Competing interests: The authors declare that they have no competing interests.

Figures

Fig. 1
Fig. 1. MLST analysis of patient isolates
An eBURST diagram constructed based on publicly available E. coli MLST sequence types. MLST types from patient isolates from the present study are represented by colored circles; the color denotes the patient while the size (diameter) of the circle indicates the proportion of strains that share that same MLST type or an MLST type that differs by only one allele.
Fig. 2
Fig. 2. Heatmap of SNP differences between E. coli strains
SNP rates (SNPs/aligned bp) between different sequenced strains were interpreted as a distance matrix. Hierarchical clustering was done on this symmetric matrix of SNP rates. Color in the central heatmap represents SNP rate as shown in the legend at the top left. A tree based on Euclidean distance is shown to left of the central heatmap. The colors of the strains indicate their patient of origin. UTI89_finished refers to the finished UTI89 genome (40), while UTI89_illumina is the re-sequenced and re-assembled genome from a 36 nt read dataset generated for this study. The comparison between the UTI89_finished and UTI89_illumina identified the noise range of the sequencing and assembly pipeline we used.

_____

**Questions to answer:**
(a) In the E. coli figure captions, what does the size of a circle in Fig. 1 indicate?
(b) Write the next part of the E. coli figure captions, starting after their final sentence.
The items that follow have no connection to the E. coli figure captions.

**Data:**

_____

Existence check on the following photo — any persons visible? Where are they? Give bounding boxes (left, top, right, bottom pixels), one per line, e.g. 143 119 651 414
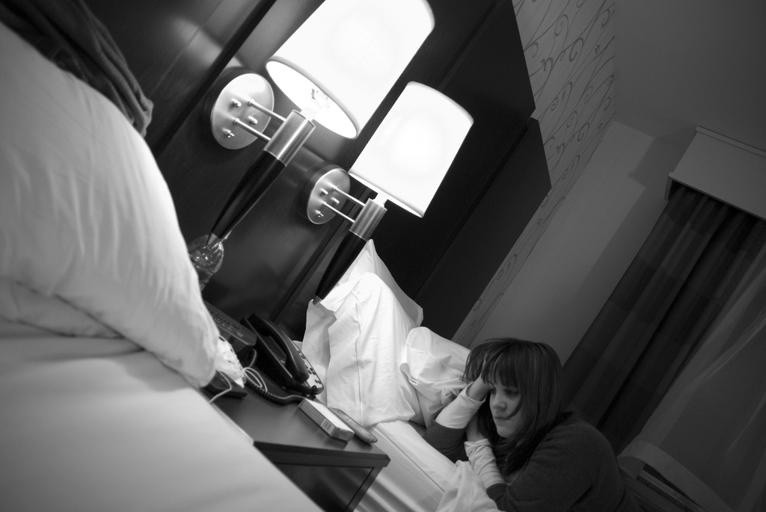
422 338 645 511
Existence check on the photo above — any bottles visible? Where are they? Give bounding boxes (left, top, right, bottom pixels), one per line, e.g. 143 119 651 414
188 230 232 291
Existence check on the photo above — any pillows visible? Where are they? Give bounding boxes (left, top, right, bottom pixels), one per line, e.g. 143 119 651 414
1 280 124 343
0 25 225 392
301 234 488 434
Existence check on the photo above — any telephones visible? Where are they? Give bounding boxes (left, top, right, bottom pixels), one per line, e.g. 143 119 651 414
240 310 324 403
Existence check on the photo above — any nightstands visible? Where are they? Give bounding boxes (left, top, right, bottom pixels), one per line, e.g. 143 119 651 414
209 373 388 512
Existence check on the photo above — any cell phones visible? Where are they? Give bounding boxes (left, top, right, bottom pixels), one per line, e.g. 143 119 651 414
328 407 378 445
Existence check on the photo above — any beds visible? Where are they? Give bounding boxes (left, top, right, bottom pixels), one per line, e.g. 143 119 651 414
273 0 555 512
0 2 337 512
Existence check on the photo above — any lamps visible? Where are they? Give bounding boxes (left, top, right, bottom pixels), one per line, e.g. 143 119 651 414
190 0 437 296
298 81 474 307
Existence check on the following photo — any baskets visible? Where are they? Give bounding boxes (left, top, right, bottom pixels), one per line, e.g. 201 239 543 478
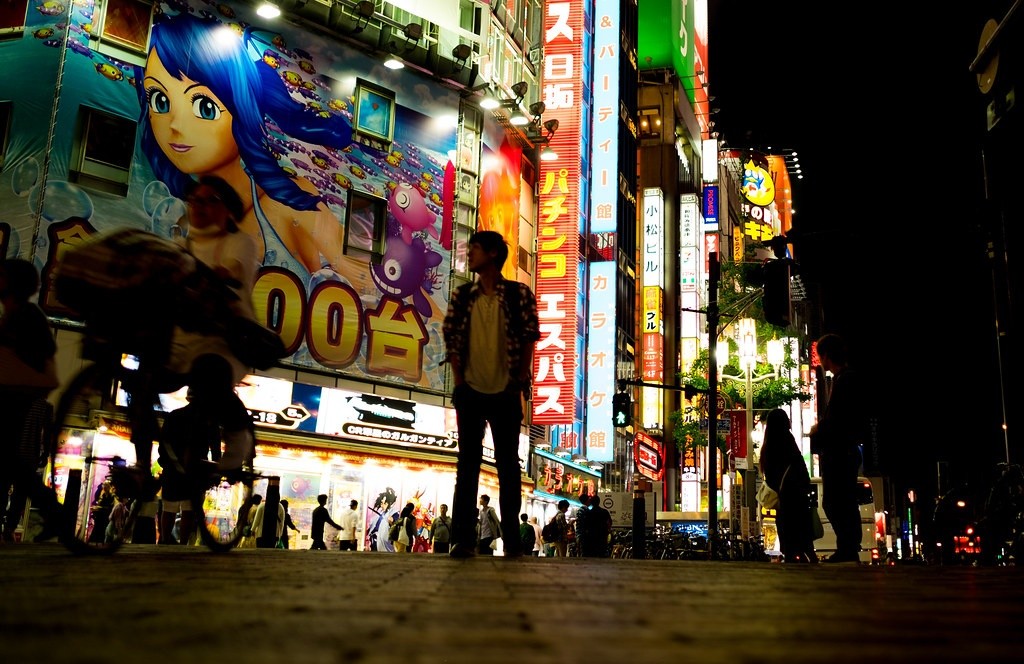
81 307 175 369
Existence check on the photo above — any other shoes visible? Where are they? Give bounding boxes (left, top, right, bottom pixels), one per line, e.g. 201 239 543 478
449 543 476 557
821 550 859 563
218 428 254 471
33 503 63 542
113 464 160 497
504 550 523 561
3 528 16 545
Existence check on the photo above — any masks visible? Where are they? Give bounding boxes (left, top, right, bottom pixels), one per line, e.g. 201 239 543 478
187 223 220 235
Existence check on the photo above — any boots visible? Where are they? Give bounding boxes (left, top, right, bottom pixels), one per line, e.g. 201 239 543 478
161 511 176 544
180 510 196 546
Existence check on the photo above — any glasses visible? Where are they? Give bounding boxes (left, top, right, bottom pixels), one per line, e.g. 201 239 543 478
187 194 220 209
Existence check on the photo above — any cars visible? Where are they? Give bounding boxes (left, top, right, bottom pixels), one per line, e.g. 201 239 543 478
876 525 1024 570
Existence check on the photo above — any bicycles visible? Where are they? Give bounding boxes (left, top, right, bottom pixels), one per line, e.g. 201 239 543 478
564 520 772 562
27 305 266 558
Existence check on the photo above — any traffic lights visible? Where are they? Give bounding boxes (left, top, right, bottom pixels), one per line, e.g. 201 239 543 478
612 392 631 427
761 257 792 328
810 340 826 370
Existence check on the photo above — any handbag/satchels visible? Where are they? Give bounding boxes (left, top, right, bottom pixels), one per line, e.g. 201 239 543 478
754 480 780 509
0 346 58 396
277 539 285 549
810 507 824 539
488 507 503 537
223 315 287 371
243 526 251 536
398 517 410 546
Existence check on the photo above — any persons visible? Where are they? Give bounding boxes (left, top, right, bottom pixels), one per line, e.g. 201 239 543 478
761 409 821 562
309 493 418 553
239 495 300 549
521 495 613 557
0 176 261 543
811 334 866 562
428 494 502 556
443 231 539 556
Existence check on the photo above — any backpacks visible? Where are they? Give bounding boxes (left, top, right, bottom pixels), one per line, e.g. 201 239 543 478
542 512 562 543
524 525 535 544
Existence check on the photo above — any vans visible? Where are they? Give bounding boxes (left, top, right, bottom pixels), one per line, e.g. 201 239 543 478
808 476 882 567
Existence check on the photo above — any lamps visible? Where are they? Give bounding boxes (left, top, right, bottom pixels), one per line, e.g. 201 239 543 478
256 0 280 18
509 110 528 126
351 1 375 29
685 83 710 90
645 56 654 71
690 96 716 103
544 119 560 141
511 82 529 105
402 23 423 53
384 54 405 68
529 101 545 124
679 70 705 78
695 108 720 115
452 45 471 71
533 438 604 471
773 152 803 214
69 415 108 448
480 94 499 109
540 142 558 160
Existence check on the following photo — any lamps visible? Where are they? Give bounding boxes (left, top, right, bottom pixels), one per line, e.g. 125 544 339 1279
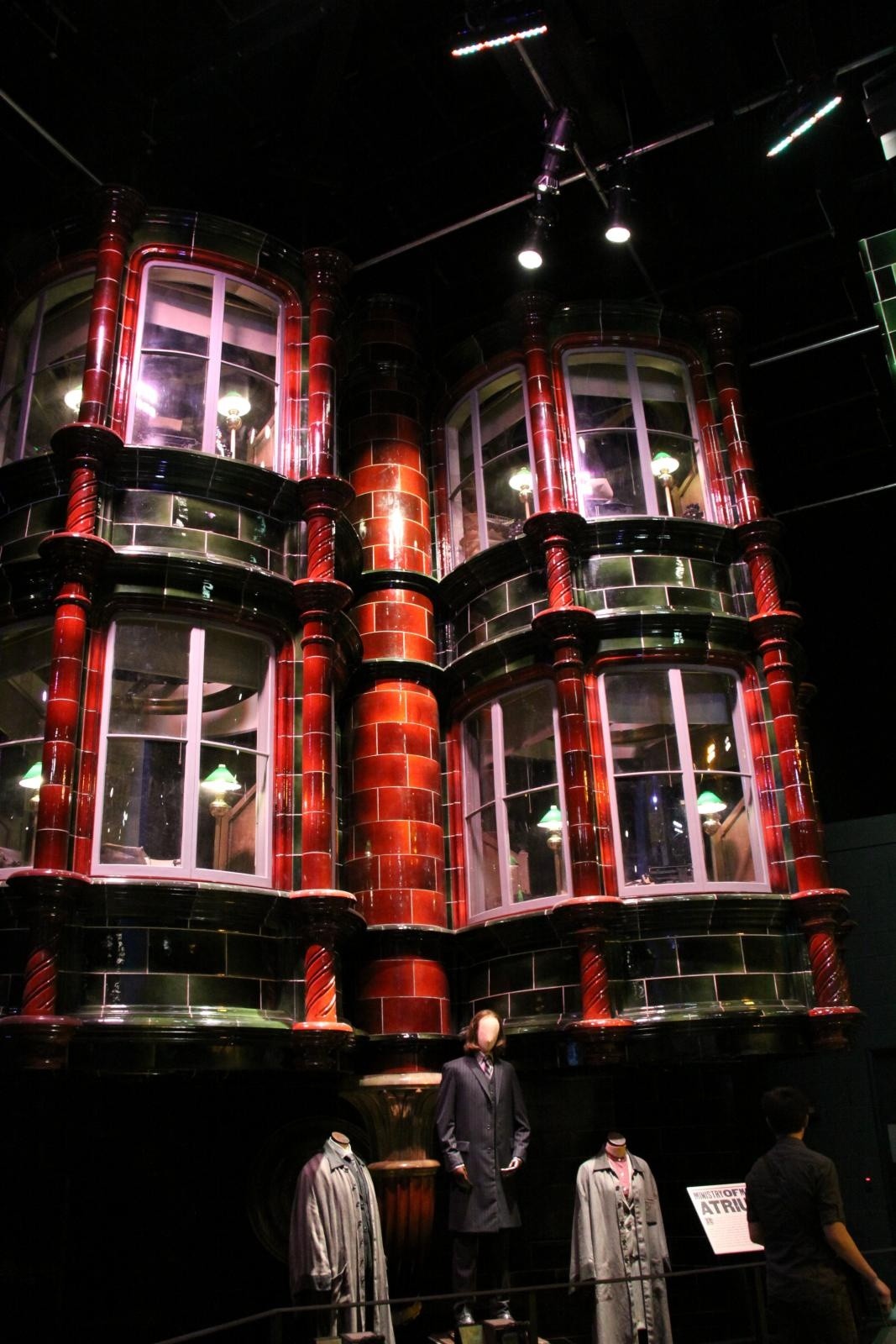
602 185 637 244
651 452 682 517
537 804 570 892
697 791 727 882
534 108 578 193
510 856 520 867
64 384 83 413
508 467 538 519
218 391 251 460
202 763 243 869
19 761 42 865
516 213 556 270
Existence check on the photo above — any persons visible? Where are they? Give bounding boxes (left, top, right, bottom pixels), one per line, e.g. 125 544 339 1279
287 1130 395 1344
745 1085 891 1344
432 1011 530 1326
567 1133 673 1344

_____

**Answer list:**
(a) The proportion of strains that share that same MLST type or an MLST type that differs by only one allele.

(b)
Fig. 3
Fig. 3. OGU-based clustering of sequenced E. coli genomes
The presence or absence of OGUs in the newly sequenced UPEC genomes characterized in the present study and 54 other publicly available E. coli strains were used to construct an OGU matrix. Hierarchical clustering was performed on the matrix based on Euclidean distance. There are two clades suggested by the clustering analysis. Phylogenetic group membership of the strains is indicated with bars at the right of the figure. All isolates from Patient 13 are colored red while all isolates from Patient 72 are colored green. The two strains used for in vivo competition experiments and phenotype microarray analyses are highlighted.
Fig. 4
Fig. 4. Growth phenotypes of isolates from Patient 72
(A) Unsupervised hierarchical clustering of growth phenotypes as defined by Biolog phenotype microarrays. Squares represent fecal samples, circles denote urine samples, and the numbers inside squares and circles indicate the episode number from which the strain was derived. (B) Comparison of the growth phenotypes of strains Ec72_E1U1 and Ec72_E3U1 from UTI episodes 1 and 3, on carbohydrate, nucleoside and amino acid substrates. Carbohydrate substrates that result in greater than 10-fold growth of the episode 3 strain are shown. See Fig. S10 for other carbohydrates examined. Utilization of the bracketed carbohydrates requires genes involved in galactose metabolism. The color key denotes growth relative to the reference UPEC strain, UTI89.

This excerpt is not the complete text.